Montebenichi

Di origini antichissime, su di una collina che separa il Chianti dal Valdarno vi è Montebenichi. Un borgo ben conservato, nel quale ogni passo al suo interno fa rivivere la sensazione di trovarsi in un’autentica località tardomedievale.

Toponimo e castello ebbero origine da un insediamento longobardo, di cui oggi restano poche tracce se non alcuni tratti di cinta muraria e le vestigia di una torre; queste ultime sono ben visibili quando si giunge nel borgo, dopo aver oltrepassato case coloniche “leopoldine” contornate da querce secolari ricche di charme e pregiatissime dal punto di vista storico. Teatro di scontri per la sua posizione al limitare del territorio senese e quindi contestato dalle Repubbliche di Firenze e Siena, nel 1478 vi fu uno degli eventi più cruenti e disastrosi della Valdambra: saccheggiato ed incendiato dagli aragonesi di Carlo V, ciò che rimase dell’antico fortilizio furono poche macerie e soltanto ad inizio del XVI° secolo subì la ricostruzione, con la conformazione urbanistica che oggi conosciamo.

Salendo i metri che ci separano dal borgo, si fa incontro della certa testimonianza sul popolamento di Montebenichi, cioè la Pieve di Santa Maria Assunta in Altaserra, un edificio sacro di origine paleocristiana contornato da cipressi e olivi, riedificato nel corso del XII° secolo: un luogo di fede intrigante che funge da perfetta premessa al centro abitato che ci attende più in alto, al suo interno la parrocchia conserva ancora oggi una fonte battesimale ed un’acquasantiera in pietra scolpita rispettivamente del 1596 e del 1574.

Una volta all’ingresso di questo delizioso borgo si staglia palazzo Stendardi, posto di fronte ad un’altra chiesa in stato di abbandono (la chiesa della Madonna del Conforto, luogo in cui è ben conservata una immagine della veneratissima Madre Misericordia), immerso tra pini neri, cipressi e dei graziosi giardini, qui si può leggere del celebre Gregorio Stendardi detto Goro da Montebenichi, capitano di ventura militante delle truppe di Giovanni dalle Bande Nere definito allo stesso tempo “manesco attaccabrighe” e valoroso capitano al servizio di Francesco Ferrucci, fedele al punto tale da fare scudo con la propria persona nel tentativo di salvare il suo capitano.

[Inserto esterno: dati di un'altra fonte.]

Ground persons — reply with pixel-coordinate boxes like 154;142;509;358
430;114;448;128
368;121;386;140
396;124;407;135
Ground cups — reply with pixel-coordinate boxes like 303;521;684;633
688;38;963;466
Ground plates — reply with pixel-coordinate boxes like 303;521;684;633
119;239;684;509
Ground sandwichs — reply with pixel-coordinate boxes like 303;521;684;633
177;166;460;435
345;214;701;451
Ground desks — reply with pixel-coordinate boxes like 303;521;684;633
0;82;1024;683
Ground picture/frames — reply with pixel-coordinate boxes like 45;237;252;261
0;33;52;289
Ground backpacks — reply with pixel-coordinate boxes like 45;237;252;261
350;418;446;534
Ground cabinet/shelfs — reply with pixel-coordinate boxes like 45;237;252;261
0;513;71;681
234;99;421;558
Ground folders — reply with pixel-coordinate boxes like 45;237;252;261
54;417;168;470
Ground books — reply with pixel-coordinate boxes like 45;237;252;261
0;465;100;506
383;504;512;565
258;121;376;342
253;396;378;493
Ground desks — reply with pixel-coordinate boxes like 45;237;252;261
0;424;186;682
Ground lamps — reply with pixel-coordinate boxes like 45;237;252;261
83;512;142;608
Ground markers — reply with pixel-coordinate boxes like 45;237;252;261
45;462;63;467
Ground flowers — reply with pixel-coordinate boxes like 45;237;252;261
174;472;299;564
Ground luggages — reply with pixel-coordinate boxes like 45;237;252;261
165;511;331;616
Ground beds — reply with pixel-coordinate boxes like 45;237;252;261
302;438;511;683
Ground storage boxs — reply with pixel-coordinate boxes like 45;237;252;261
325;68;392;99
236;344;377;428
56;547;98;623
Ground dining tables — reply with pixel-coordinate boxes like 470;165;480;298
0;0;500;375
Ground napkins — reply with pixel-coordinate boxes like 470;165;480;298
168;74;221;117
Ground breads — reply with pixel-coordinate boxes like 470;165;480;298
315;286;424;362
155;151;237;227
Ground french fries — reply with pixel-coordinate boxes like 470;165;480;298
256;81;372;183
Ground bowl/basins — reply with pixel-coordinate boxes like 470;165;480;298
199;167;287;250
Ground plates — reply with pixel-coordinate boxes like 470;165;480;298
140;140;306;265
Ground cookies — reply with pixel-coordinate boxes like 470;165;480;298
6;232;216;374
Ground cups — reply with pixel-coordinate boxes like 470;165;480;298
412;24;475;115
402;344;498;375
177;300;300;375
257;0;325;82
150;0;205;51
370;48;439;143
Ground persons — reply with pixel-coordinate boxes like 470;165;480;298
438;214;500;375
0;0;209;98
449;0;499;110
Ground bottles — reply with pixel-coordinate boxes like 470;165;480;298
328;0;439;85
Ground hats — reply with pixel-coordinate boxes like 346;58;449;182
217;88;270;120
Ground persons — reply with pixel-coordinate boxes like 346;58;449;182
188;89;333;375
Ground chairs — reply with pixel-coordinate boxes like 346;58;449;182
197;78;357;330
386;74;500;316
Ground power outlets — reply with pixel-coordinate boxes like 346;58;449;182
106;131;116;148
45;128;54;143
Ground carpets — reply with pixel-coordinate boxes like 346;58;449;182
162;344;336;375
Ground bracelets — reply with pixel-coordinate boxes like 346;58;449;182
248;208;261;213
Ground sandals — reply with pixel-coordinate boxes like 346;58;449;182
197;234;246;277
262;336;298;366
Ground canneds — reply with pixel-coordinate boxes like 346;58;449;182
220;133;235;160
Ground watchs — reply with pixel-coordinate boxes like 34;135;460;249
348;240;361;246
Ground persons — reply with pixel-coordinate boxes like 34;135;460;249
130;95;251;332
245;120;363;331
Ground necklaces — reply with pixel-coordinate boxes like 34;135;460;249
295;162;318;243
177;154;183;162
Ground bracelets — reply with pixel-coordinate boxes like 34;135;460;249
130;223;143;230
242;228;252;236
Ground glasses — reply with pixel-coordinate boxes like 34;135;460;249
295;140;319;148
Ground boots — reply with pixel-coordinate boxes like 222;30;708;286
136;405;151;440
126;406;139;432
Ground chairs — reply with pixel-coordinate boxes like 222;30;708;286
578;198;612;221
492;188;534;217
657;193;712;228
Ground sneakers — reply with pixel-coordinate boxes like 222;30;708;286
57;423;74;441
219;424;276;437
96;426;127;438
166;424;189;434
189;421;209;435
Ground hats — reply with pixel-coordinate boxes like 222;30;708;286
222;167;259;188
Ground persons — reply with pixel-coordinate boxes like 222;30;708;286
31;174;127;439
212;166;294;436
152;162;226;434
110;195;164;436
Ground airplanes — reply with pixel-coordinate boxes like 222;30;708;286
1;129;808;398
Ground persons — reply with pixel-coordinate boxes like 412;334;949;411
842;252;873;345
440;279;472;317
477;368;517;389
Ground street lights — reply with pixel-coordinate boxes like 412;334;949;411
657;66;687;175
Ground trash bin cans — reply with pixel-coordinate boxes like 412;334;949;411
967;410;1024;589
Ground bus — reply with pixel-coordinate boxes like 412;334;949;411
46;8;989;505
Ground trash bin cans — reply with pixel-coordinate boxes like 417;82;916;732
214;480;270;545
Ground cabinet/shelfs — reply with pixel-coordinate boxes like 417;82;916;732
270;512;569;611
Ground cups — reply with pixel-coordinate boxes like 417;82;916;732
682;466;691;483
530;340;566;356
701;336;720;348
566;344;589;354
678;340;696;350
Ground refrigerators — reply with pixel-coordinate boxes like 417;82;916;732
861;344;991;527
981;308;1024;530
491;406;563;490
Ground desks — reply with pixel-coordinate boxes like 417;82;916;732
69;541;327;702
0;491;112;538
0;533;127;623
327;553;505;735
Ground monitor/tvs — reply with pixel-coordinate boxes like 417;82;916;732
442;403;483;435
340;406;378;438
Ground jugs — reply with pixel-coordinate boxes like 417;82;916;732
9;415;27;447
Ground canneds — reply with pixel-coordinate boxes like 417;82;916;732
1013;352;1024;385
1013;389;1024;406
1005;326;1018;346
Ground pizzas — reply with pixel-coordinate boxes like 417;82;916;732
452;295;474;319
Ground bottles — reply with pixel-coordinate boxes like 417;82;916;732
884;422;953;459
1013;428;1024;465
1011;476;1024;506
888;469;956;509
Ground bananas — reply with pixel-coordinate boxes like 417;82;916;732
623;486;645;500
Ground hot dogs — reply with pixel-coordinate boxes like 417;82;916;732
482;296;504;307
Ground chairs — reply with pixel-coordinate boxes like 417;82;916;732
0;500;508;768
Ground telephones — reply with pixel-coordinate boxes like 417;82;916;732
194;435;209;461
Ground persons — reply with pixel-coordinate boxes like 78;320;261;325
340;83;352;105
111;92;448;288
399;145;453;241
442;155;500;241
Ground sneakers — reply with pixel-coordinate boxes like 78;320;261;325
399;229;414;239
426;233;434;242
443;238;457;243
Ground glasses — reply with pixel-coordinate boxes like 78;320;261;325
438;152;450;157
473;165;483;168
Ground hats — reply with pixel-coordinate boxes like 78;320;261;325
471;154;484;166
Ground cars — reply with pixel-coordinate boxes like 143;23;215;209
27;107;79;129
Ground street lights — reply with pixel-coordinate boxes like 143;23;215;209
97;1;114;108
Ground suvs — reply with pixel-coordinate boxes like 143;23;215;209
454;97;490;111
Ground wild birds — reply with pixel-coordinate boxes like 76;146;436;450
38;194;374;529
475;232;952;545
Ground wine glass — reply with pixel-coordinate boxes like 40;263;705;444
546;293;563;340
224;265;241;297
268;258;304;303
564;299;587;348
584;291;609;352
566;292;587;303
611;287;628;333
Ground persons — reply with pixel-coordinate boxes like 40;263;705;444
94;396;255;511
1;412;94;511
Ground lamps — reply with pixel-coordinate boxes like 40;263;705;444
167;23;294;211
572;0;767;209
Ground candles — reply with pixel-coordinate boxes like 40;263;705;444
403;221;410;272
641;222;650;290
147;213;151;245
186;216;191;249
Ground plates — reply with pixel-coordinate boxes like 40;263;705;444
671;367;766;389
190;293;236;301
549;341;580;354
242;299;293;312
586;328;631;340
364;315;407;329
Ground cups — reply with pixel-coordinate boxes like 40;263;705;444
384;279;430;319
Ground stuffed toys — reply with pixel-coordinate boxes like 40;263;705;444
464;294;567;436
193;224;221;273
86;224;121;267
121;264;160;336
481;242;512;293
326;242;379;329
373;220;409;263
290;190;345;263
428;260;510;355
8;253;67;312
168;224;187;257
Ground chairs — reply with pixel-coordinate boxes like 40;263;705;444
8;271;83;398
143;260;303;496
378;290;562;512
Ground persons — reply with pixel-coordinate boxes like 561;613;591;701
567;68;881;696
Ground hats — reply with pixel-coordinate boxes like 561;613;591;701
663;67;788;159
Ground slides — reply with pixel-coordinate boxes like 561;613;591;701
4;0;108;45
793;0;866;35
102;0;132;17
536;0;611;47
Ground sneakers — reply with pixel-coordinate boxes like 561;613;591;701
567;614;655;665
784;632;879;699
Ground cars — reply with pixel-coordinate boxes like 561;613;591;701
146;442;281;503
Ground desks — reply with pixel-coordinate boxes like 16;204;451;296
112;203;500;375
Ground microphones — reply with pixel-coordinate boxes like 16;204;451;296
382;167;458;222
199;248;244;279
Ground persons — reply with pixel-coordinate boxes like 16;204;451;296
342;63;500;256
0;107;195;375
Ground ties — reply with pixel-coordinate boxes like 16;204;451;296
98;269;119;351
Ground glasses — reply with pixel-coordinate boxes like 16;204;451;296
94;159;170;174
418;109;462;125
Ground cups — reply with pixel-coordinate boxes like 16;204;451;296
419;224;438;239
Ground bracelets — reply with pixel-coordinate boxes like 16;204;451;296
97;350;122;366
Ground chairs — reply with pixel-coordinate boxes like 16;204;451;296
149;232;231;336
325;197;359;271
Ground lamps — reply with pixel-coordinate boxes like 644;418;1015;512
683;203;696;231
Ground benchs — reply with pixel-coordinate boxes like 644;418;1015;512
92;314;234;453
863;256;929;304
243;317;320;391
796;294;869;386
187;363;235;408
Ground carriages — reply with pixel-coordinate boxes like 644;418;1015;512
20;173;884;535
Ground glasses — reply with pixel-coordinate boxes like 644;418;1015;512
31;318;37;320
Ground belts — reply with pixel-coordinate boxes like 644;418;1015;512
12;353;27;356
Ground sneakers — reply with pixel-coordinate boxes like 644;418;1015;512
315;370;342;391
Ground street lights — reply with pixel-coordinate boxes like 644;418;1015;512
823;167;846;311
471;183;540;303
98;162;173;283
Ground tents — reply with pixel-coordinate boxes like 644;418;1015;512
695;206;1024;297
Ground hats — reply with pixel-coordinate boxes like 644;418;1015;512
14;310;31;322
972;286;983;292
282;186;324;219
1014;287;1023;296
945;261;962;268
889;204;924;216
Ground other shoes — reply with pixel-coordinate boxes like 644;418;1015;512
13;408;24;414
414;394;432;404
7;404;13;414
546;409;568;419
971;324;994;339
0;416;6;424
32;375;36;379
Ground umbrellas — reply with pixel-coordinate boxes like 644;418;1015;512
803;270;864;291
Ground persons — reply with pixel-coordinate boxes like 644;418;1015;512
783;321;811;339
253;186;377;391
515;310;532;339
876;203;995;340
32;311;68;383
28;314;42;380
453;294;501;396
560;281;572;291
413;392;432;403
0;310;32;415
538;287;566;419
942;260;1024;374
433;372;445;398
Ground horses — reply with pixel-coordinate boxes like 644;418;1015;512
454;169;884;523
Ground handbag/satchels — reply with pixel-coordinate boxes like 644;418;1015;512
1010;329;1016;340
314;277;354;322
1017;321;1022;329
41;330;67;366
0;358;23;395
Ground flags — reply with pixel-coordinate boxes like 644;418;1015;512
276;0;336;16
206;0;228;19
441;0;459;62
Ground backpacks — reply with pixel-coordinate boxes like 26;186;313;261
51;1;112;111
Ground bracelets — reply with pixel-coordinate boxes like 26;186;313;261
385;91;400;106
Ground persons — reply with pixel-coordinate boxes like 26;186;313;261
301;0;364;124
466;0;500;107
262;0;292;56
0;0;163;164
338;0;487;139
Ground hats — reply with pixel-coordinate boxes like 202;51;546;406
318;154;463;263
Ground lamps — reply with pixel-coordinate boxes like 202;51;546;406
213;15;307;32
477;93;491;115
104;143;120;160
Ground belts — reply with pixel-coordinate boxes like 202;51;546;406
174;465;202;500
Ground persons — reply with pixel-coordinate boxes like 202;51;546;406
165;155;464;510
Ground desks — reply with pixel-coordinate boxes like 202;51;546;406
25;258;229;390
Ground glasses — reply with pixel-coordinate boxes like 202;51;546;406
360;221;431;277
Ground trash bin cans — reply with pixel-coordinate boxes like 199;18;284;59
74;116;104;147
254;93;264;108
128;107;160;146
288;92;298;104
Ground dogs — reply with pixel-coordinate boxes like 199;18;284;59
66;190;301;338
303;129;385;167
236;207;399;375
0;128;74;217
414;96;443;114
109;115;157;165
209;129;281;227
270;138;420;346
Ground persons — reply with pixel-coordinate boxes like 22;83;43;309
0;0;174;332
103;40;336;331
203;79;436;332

Oggi a ricordare le sue gesta rimane questa residenza degli Stendardi, discendenti del prode capitano, il cui patronato rimase su Montebenichi fino al 1860. Altrettanto caratteristico è l’edificio che domina piazza Gorizia, nucleo centrale ove risiede un bel pozzo antico: si tratta del Castelletto originariamente cassero della fortezza, ristrutturato in delle raffinate architetture neogotiche dal pittore Salvadore Malesci, è possibile ammirare le stupende decorazioni sulla facciata, il suo giardino e alloggiarvi dato il suo rivolgimento in lussuoso e raffinata casa vacanze.

Al di fuori delle mura del borgo, si fa conoscenza della vera Toscana: dolci colline, vigneti e oliveti, strade bianche e muretti a secco identificano il paesaggio in un connubio perfetto tra natura e lavoro dell’uomo.
A testimonianza della vocazione olivicola, non solo di Montebenichi ma di tutta la Valdambra, vi è l’Olivone di Montebenichi, detto anche “Il Noccolo”, che prima della gelata del 1985, l’anno prima, questo straordinario albero millenario produsse 260 kg di olive, un record imbattuto.

L’Olivone insieme agli oltre 30 genotipi autoctoni di olivo della Valdambra costituiscono le stupefacenti biodiversità olivicole di questa terra. Grazie ai suo 511 metri di altitudine, Montebenichi gode di posizione privilegiata nella campagna toscana: i colori delle stagioni incorniciano i paesaggi ad ogni ora del giorno con un quadro incantevole che ritrae la Valdambra, crete senesi fino al Monte Amiata e persino Siena, la quale nelle giornate più terse sembra quasi a portata di mano.